[RFE] Move to an agent-based design
Affects | Status | Importance | Assigned to | Milestone | |
---|---|---|---|---|---|
Networking ML2 Generic Switch |
Confirmed
|
Undecided
|
Unassigned |
Bug Description
## Current design
Currently, the entire NGS code is dynamically loaded as a ML2 mechanism driver alongside a Neutron process. It means that all SSH operations (netmiko) are performed in the context of the Neutron process.
When Neutron is deployed with several threads or processes, we end up with several independent instances of NGS. There is an optional locking mechanism based on etcd to coordinate these NGS instances. There is an additional batching mechanism, also based on etcd, allowing each NGS instance to manage a queue of requests for a switch and send several commands over a single SSH connection for improved performance.
https:/
https:/
## Proposed agent-based design
We would like to move all SSH operations to a NGS agent, running as a single dedicated process that would take commands from Neutron through RPC calls / RabbitMQ.
It would bring the following benefits:
1) better performance: this is our main motivation.
a. the agent would run one eventlet thread per switch, so that it can parallelize configuration across different switches
b. each eventlet thread would be able to efficiently batch commands over a single SSH connection by continuous pulling commands from an in-memory queue
c. each eventlet thread could keep its SSH connection open for some time after the last command, so that future commands are faster
d. we benchmarked our agent-based prototype and it performs better than the current etcd-based batching mechanism, because we can batch more commands together.
2) simpler code and operation: no distributed locking is necessary, etcd would no longer be required
3) uwsgi compatibility: the current batching mechanism does not work when running Neutron with uwsgi, because uwsgi does not support asynchronous eventlet tasks that run outside of an API call. The agent design would overcome this limitation because all asynchronous tasks would be executed outside of Neutron itself.
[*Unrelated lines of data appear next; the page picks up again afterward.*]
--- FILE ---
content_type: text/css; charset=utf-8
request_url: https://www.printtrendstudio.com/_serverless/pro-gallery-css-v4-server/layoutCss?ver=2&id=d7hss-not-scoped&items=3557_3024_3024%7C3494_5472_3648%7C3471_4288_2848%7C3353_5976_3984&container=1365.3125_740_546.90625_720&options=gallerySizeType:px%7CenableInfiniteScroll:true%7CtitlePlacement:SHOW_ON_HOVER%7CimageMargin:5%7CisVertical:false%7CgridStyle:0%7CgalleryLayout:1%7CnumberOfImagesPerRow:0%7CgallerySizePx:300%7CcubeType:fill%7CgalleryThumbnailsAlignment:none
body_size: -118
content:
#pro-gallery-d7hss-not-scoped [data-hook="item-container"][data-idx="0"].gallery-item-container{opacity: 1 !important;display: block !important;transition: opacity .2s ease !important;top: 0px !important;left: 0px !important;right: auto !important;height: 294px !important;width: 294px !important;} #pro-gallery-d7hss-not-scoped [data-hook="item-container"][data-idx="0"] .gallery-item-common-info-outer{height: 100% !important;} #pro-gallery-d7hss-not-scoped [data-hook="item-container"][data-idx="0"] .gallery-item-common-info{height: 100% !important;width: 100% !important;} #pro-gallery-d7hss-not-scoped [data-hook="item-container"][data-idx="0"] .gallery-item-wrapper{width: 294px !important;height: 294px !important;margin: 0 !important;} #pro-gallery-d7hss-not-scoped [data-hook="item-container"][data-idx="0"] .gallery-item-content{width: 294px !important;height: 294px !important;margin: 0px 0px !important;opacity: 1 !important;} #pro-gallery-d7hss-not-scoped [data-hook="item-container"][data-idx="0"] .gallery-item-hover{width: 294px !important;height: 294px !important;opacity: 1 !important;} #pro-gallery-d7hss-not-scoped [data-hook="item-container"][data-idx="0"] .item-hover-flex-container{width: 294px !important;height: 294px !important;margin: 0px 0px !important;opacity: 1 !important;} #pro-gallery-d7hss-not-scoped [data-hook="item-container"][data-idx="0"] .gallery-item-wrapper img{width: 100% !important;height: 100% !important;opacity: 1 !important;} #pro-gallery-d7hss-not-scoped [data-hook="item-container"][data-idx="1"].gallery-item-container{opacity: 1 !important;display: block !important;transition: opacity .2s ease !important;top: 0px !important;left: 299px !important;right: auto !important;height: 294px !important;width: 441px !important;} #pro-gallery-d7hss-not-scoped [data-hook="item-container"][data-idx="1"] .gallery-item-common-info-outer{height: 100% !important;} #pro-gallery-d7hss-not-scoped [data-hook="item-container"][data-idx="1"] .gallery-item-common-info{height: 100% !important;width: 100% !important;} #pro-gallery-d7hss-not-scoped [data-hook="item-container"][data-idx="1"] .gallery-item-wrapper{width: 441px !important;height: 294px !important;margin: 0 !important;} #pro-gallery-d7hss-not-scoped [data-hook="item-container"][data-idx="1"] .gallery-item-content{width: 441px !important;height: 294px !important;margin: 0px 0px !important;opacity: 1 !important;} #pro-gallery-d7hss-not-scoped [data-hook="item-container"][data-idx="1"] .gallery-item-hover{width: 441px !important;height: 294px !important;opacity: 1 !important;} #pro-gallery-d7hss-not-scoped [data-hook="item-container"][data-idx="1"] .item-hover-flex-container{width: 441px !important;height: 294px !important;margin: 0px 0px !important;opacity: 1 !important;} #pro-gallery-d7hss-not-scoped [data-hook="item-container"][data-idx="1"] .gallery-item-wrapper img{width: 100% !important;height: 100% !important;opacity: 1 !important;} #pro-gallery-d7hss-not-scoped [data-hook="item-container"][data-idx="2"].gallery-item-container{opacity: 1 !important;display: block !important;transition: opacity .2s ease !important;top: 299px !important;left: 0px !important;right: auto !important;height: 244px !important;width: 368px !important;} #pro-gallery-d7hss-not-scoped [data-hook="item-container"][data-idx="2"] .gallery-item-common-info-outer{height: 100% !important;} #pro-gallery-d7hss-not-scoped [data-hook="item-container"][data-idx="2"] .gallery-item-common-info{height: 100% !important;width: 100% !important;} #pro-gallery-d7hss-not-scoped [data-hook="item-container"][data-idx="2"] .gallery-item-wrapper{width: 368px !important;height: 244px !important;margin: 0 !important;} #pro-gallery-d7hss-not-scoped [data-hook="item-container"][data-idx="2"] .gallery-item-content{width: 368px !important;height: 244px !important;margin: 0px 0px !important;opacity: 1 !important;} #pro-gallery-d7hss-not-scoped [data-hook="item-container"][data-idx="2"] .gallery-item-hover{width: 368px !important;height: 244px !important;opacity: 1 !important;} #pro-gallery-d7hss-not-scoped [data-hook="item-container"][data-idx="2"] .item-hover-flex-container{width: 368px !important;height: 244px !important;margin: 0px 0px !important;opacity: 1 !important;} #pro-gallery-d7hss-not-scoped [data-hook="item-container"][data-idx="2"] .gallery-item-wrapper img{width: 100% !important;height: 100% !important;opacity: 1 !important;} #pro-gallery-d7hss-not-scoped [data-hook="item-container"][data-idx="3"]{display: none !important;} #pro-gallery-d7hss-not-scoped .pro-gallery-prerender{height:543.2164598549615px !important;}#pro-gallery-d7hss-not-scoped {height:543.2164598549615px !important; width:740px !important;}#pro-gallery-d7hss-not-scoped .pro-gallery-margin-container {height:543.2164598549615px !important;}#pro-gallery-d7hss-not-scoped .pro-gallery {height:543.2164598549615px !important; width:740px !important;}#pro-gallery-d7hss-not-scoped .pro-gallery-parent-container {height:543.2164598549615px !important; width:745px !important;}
4) security: secrets such as SSH passwords would only be accessible from the agent process, while currently the secrets are accessible from the main Neutron processes
5) flexibility: the NGS agent could run on a different host than Neutron, which may be required for security (e.g. access-list filters that only allow SSH connection from a "bastion") or performance (move the agent closer to the physical switches for lower latency)
## Design details
Only a small part of the NGS code would remain in the ML2 mechanism driver: it would simply listen for network/subnet/port creation or deletion events, perform basic checking, and then call the agent through the RPC bus and wait for the answer (success/fail) or timeout.
At startup, the agent spawns an eventlet greenthread + queue for each physical switch present in the configuration. Each greenthread loops indefinitely, waiting for commands to be pushed into its queue. When commands are received on the queue, the greenthread opens a SSH connection to the switch, performs as many commands in a row as possible (batching), then possibly waits a bit for new commands to arrive, and finally saves the configuration on the switch and closes the SSH connection.
When the main agent thread receives a request, it looks up which switch(es) should be configured, puts the request in the right queue(s), and waits for the eventlet greenthread(s) to finish processing the request(s). For a port creation/deletion, only a single switch needs to be configured. For a network creation/deletion, several switches need configuration in parallel, and the agent performs a "join" to wait for all parallel requests to complete.
## HA support
Some people want to run NGS with HA. The design should allow several agents to run in parallel and to fail-over if an agent crashes or fails. There are a few problems to solve:
- good batching performance: all requests for a given switch should be routed to the same agent to ensure it can batch them. It has been suggested that a hash-ring could help.
- concurrent requests for the same switch: several agents might try to configure the same switch concurrently. It works on some models, but other models cannot handle this. Possible solutions: rely on retries, or use the distributed etcd locks to limit concurrency.
## No backwards compatibility
It will be difficult to keep compatibility: we plan to cleanly separate the code of the ML2 mechanism driver and the new code of the agent. Using the agent would become mandatory, it means that NGS users will have to start an additional ngs-agent process after upgrading.
This point is open for discussion.
Changed in networking-generic-switch: | |
status: | New → Confirmed |
Previous RFE attempt to improve performance was https:/ /bugs.launchpad .net/neutron/ +bug/1976270 in Neutron, but modifying the interface of the Neutron ML2 mechanism drivers was not acceptable.